Like many Christian ministers, I did not study science at the undergraduate or graduate level. Instead, I opted for philosophy and theology, academic disciplines which I felt would better prepare me for ministry. Thus, while I am not wholly ignorant of modern science, my understanding of it is admittedly thin. My conversations with ministerial colleagues indicate that this thin understanding is the rule among us, not the exception.
Such a thin understanding of science is, it now seems to me, a hindrance to ministry in the modern world. While the most enduring objections to Christianity—the problem of evil, for example—do not arise from scientific inquiry, the most interesting ones today do: the origins of the universe (Big Bang cosmology) and the origin of the species (biological evolution). According to the so-called New Atheists, scientific explanations have displaced theological ones, so that God is a “failed hypothesis,” as the subtitle of a book by Victor J. Stenger puts it.
One response to the scientific critique of Christian belief is simply to reject the science. This is the strategy of Young Earth Creationism and the Intelligent Design Movement, both of which reject biological evolution, although they disagree on cosmological issues such as the age of the universe and the Big Bang. These two responses are very prominent within North American Pentecostalism and evangelicalism.
Another response—more commonly found among Christian academics and professional scientists than among laypeople—is to accept the scientific consensus on cosmology and biology but to reject the atheistic inference. This is the strategy of Karl W. Giberson in his new book, The Wonder of the Universe. Rather than dispute either Big Bang cosmology or biological evolution, Giberson argues that they may provide “hints of God in our fine-tuned world,” in the words of the subtitle of his book.

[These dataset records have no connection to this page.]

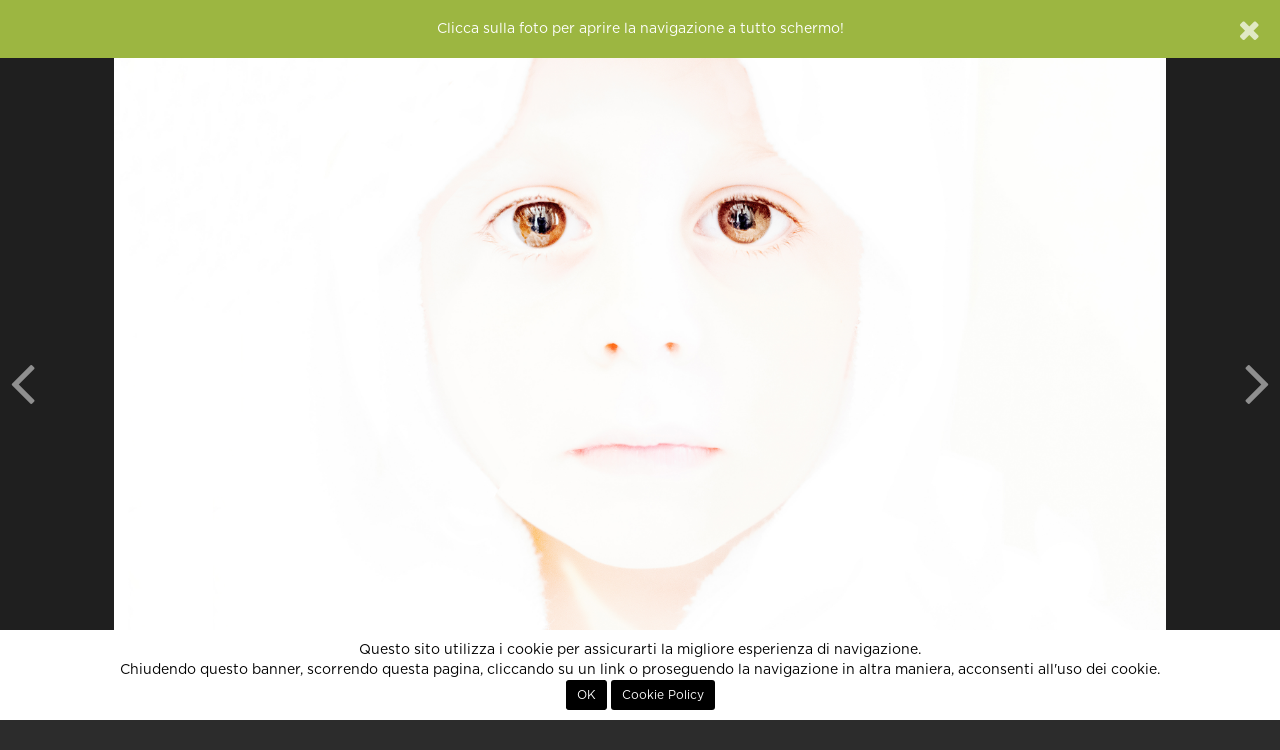

--- FILE ---
content_type: text/html; charset=UTF-8
request_url: http://86.79.211.130.bc.googleusercontent.com/simplePhoto.json/277170
body_size: 540
content:
{"title":"Jack","image":"<a href=\"javascript:;\" data-fullscreen=\"https:\/\/lh3.googleusercontent.com\/C0zDzZQZb3hmO_Q8wv44SNF1DBoggwEbk0gXdPikanjFg7DBzHROuWymQEkDj4KOIrCA5PmoMH9i7NRAST7bI8VzRsk1Mg=s0-c\" class=\"fullscreen\">\n    <div id=\"the-photo\">\n        <div class='photo-protected rightclick center-v' data-copy=\"&lt;strong&gt;Jack&lt;\/strong&gt;\" data-link='' data-toggle='context'>    <img src='https:\/\/lh3.googleusercontent.com\/C0zDzZQZb3hmO_Q8wv44SNF1DBoggwEbk0gXdPikanjFg7DBzHROuWymQEkDj4KOIrCA5PmoMH9i7NRAST7bI8VzRsk1Mg=s0-c' alt=\"Jack\" class='fc-photo' \/>    <img src='http:\/\/86.79.211.130.bc.googleusercontent.com\/assets\/site\/images\/px.png' class='px' alt=\"Jack\" \/><\/div>\n    <\/div>\n<\/a>","thumb":"https:\/\/lh3.googleusercontent.com\/C0zDzZQZb3hmO_Q8wv44SNF1DBoggwEbk0gXdPikanjFg7DBzHROuWymQEkDj4KOIrCA5PmoMH9i7NRAST7bI8VzRsk1Mg=s500"}

--- FILE ---
content_type: text/html; charset=UTF-8
request_url: http://86.79.211.130.bc.googleusercontent.com/simplePhoto.json/277163
body_size: 541
content:
{"title":"Aggressive","image":"<a href=\"javascript:;\" data-fullscreen=\"https:\/\/lh3.googleusercontent.com\/bcKVgG68FueFyg8H8rXqav6hBIeS_brmPI056uSZD-nllON68lW8EiOw6ovamJpKjabJ_gn6LZm91dFcRG5hYqxcfPzb_-Y=s0-c\" class=\"fullscreen\">\n    <div id=\"the-photo\">\n        <div class='photo-protected rightclick center-v' data-copy=\"&lt;strong&gt;Aggressive&lt;\/strong&gt;\" data-link='' data-toggle='context'>    <img src='https:\/\/lh3.googleusercontent.com\/bcKVgG68FueFyg8H8rXqav6hBIeS_brmPI056uSZD-nllON68lW8EiOw6ovamJpKjabJ_gn6LZm91dFcRG5hYqxcfPzb_-Y=s0-c' alt=\"Aggressive\" class='fc-photo' \/>    <img src='http:\/\/86.79.211.130.bc.googleusercontent.com\/assets\/site\/images\/px.png' class='px' alt=\"Aggressive\" \/><\/div>\n    <\/div>\n<\/a>","thumb":"https:\/\/lh3.googleusercontent.com\/bcKVgG68FueFyg8H8rXqav6hBIeS_brmPI056uSZD-nllON68lW8EiOw6ovamJpKjabJ_gn6LZm91dFcRG5hYqxcfPzb_-Y=s500"}

--- FILE ---
content_type: text/html; charset=UTF-8
request_url: http://86.79.211.130.bc.googleusercontent.com/getExif/276197
body_size: 421
content:
    <h6 class="small text-muted"><b>EXIF</b></h6>

    
    <ul class="list-unstyled small text-muted " id="exif">
        <li>Camera: <a href="http://86.79.211.130.bc.googleusercontent.com/fotocamere/fujifilm/x-t20">Fujifilm X-T20</a></li>        <li>Diaframma: &fnof;/2.8</li>        <li>Focale: 35mm</li>        <li>ISO: 4000</li>        <li>Esposizione: 1/80</li>                <li>Adobe Photoshop CC (Windows)</li>            </ul>
    <div class="clearbox"></div>


--- FILE ---
content_type: text/html; charset=utf-8
request_url: https://www.google.com/recaptcha/api2/aframe
body_size: 182
content:
<!DOCTYPE HTML><html><head><meta http-equiv="content-type" content="text/html; charset=UTF-8"></head><body><script nonce="wgVY4ShIboIw6cskm2vC6g">/** Anti-fraud and anti-abuse applications only. See google.com/recaptcha */ try{var clients={'sodar':'https://pagead2.googlesyndication.com/pagead/sodar?'};window.addEventListener("message",function(a){try{if(a.source===window.parent){var b=JSON.parse(a.data);var c=clients[b['id']];if(c){var d=document.createElement('img');d.src=c+b['params']+'&rc='+(localStorage.getItem("rc::a")?sessionStorage.getItem("rc::b"):"");window.document.body.appendChild(d);sessionStorage.setItem("rc::e",parseInt(sessionStorage.getItem("rc::e")||0)+1);localStorage.setItem("rc::h",'1769091215387');}}}catch(b){}});window.parent.postMessage("_grecaptcha_ready", "*");}catch(b){}</script></body></html>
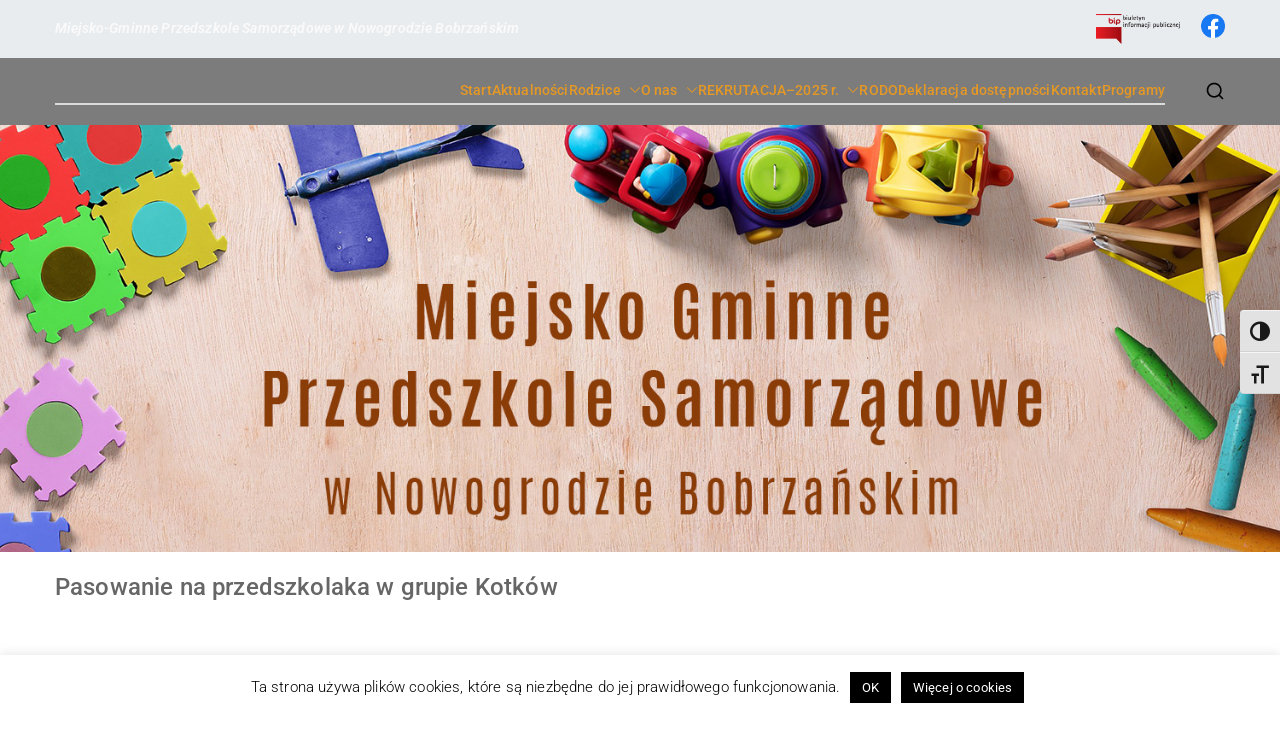

--- FILE ---
content_type: text/css
request_url: http://przedszkole.nowogrodbobrz.pl/wp-content/uploads/elementor/css/post-969.css?ver=1744126707
body_size: 110
content:
.elementor-969 .elementor-element.elementor-element-f4fd394 .gallery-item .gallery-caption{text-align:center;}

From 1984 to 2011, Giberson was professor of physics at Eastern Nazarene College. In 2008, he became president of the BioLogos Foundation, “a community of evangelical Christians committed to exploring and celebrating the compatibility of evolutionary creation and biblical faith.” He currently directs the Science & Religion Writing Workshop at Gordon College.
Young earth creationists will dismiss Giberson’s acceptance of mainstream cosmology and biology out of hand because they conflict with a literal reading of the Bible. Intelligent design advocates will split the difference, accepting the cosmology but rejecting the biology. (To be accurate, most of the book deals with cosmology and physics. Only one chapter addresses biological evolution.) Those who give Giberson’s argument an open ear, however, might discover that “fine-tuning fits comfortably, supportively and logically within a worldview grounded in the belief that God is the Creator of all that is.”
Whether you ultimately agree with Giberson’s scientific conclusions on cosmology and biology, you will find that The Wonder of the Universe is an accessible introduction to mainstream cosmology, and thus a partial remedy to a thin science education. You might also find that the atheistic inference from science is not as strong as New Atheists say it is.